Get Carter / No 7 best crime film of all time



Get Carter: No 7 best crime film of all time



Mike Hodges, 1971


Michael Hann
Sunday 17 October 2010 11.49 BST


A
t a distance of nearly 40 years, Get Carter has as much value as a piece of social history as it does as a thriller. The Tyneside it portrays isn't one of hen parties in Bigg Market, but of poverty that grinds Newcastle and its inhabitants into an inescapable and unendurable greyness. At times, too, it seems as if Mike Hodges has thrown his actors into real life – the faces of the old men in the pubs and betting shops, and the revellers at the dancehall take the movie into something akin to cinéma verité, even as mayhem erupts in the foreground.

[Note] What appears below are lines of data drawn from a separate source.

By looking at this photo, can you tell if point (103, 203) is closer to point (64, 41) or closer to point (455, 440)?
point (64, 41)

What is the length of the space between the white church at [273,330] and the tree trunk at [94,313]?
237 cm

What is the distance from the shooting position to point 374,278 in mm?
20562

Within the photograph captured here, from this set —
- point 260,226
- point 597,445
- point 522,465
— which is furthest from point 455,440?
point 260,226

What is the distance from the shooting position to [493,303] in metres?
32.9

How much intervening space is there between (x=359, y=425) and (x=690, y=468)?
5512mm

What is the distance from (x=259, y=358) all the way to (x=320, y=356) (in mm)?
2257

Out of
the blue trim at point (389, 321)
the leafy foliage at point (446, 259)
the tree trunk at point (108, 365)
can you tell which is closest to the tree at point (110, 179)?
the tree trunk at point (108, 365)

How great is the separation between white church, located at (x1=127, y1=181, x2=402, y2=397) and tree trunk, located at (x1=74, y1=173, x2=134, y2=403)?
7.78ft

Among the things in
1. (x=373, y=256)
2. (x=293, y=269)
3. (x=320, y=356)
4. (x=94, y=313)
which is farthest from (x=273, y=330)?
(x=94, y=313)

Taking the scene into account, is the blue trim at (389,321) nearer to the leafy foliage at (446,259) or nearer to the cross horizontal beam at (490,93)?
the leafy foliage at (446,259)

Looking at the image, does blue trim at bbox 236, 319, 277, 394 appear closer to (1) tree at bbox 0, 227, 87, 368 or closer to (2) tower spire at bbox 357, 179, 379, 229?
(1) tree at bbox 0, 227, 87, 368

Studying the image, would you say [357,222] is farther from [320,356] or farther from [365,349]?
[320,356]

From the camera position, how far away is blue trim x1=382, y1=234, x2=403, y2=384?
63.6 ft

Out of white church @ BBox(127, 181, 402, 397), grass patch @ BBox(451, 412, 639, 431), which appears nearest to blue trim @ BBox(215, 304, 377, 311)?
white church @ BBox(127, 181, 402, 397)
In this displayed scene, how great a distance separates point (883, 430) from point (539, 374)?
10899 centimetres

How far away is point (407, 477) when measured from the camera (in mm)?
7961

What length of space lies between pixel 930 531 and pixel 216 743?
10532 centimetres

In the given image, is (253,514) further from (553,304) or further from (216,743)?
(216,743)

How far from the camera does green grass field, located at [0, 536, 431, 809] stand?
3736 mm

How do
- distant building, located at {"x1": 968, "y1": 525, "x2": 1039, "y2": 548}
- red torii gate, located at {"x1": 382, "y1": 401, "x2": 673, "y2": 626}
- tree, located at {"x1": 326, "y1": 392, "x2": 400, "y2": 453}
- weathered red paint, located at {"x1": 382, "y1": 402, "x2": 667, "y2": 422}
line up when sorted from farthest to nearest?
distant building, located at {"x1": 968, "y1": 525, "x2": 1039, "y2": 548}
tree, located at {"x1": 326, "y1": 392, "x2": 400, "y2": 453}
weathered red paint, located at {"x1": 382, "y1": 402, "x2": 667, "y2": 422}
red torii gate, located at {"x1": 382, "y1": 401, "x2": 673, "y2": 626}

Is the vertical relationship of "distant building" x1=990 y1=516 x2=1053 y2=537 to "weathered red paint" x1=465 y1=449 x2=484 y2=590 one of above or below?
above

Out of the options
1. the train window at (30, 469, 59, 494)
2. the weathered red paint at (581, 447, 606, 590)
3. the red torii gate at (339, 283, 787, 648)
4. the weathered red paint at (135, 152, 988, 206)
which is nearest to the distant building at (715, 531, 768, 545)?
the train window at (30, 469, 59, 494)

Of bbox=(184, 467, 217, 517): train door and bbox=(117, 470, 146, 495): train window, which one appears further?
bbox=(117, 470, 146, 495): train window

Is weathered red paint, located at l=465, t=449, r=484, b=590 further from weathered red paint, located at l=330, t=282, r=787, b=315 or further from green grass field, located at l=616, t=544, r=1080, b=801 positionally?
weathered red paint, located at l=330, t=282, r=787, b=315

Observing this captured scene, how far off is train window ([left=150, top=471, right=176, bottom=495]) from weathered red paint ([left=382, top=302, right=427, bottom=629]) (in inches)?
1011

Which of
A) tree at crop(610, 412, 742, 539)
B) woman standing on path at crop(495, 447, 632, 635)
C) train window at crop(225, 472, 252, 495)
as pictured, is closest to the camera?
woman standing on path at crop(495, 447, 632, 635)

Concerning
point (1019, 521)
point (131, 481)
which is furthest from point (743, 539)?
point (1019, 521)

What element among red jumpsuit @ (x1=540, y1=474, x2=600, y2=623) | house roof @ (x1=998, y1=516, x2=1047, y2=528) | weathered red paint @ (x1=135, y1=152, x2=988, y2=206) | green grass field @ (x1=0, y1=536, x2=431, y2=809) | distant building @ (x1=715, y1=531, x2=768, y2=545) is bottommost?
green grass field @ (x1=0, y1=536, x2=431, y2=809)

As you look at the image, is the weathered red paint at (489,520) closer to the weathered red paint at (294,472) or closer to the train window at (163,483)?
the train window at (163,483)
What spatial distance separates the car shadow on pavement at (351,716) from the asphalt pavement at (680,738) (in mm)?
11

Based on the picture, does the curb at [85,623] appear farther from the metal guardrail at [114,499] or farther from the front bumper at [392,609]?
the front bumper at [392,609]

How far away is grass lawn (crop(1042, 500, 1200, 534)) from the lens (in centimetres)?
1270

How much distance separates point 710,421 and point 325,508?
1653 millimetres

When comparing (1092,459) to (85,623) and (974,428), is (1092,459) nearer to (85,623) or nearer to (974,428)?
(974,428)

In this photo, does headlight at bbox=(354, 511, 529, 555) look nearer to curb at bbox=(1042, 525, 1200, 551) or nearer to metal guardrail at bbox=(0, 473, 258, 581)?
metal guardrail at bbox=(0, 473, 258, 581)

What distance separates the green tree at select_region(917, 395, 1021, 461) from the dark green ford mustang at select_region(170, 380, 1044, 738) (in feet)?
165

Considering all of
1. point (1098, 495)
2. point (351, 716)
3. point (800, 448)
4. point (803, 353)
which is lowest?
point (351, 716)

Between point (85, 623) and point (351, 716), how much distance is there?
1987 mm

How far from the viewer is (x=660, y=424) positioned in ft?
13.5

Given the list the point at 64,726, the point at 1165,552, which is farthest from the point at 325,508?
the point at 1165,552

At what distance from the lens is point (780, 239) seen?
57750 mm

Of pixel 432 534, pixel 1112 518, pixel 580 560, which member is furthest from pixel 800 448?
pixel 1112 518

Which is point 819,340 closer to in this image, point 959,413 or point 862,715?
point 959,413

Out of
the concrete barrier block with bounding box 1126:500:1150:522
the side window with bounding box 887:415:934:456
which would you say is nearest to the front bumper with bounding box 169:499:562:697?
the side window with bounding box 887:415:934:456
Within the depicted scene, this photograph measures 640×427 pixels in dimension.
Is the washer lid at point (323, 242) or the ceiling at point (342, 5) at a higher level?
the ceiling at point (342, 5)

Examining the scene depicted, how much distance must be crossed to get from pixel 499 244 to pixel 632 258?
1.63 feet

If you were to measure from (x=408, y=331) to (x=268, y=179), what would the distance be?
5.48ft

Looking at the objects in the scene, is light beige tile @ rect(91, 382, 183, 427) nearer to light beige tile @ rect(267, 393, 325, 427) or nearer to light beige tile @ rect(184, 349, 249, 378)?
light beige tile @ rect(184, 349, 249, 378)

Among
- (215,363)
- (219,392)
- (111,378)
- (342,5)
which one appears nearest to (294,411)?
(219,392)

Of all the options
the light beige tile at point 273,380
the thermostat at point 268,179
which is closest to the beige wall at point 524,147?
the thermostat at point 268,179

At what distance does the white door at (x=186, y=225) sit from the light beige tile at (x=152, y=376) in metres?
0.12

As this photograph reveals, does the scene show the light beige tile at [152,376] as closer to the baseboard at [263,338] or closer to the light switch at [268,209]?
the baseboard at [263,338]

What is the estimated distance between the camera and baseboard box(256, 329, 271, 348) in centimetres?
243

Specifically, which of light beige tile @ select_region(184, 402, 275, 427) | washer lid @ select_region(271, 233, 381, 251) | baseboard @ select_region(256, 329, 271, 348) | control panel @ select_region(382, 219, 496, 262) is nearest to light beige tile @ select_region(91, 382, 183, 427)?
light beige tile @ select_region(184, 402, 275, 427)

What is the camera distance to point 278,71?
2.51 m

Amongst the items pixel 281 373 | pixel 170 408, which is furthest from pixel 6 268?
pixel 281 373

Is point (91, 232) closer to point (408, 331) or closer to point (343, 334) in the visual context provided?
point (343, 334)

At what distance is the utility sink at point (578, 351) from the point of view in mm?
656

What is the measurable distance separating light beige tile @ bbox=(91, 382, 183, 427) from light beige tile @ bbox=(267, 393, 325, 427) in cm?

As a thriller, though, it's colder and more brutal than anything British cinema has produced before or since; its mood so unyielding that the viewer does not even question whether Michael Caine really could be a Geordie hood returning home for his brother's funeral. There's humour, but it's so bleak it causes grimaces more than laughs: when the husband of Carter's lover (played by Britt Ekland) walks in on her having phone sex with Carter, he asks, puzzled: "What's the matter? You got gut trouble or something?" That's entirely fitting with regard to the subject matter, for when Carter investigates his brother's death, he discovers the dead man's daughter has been coerced into porn films by the local crime syndicate, setting Carter off on a trail of vengeance.


At the centre of it all is Caine, playing with such chilly authority that even his most geezerish moments – "You're a big man, but you're in bad shape. With me it's a full time job. Now behave yourself" – retain their threat, when a few years later they might have teetered over into self-parody. He's aided by a top-notch supporting cast, with the playwright John Osborne an unlikely but wholly convincing ganglord, and future Coronation Street mainstay Bryan Mosley as the hapless hanger-on Cliff Brumby, who makes one of British cinema's most notable exits, from the upper stories of the Trinity Square car park in Gateshead. 



Watching Get Carter now is like reading accounts of the first westerners to cross the Gobi desert: did this world ever exist, and in such recent times? It seems wholly remote from 21st-century Britain, even as its themes of coerced sex and utter amorality chime with contemporary fears.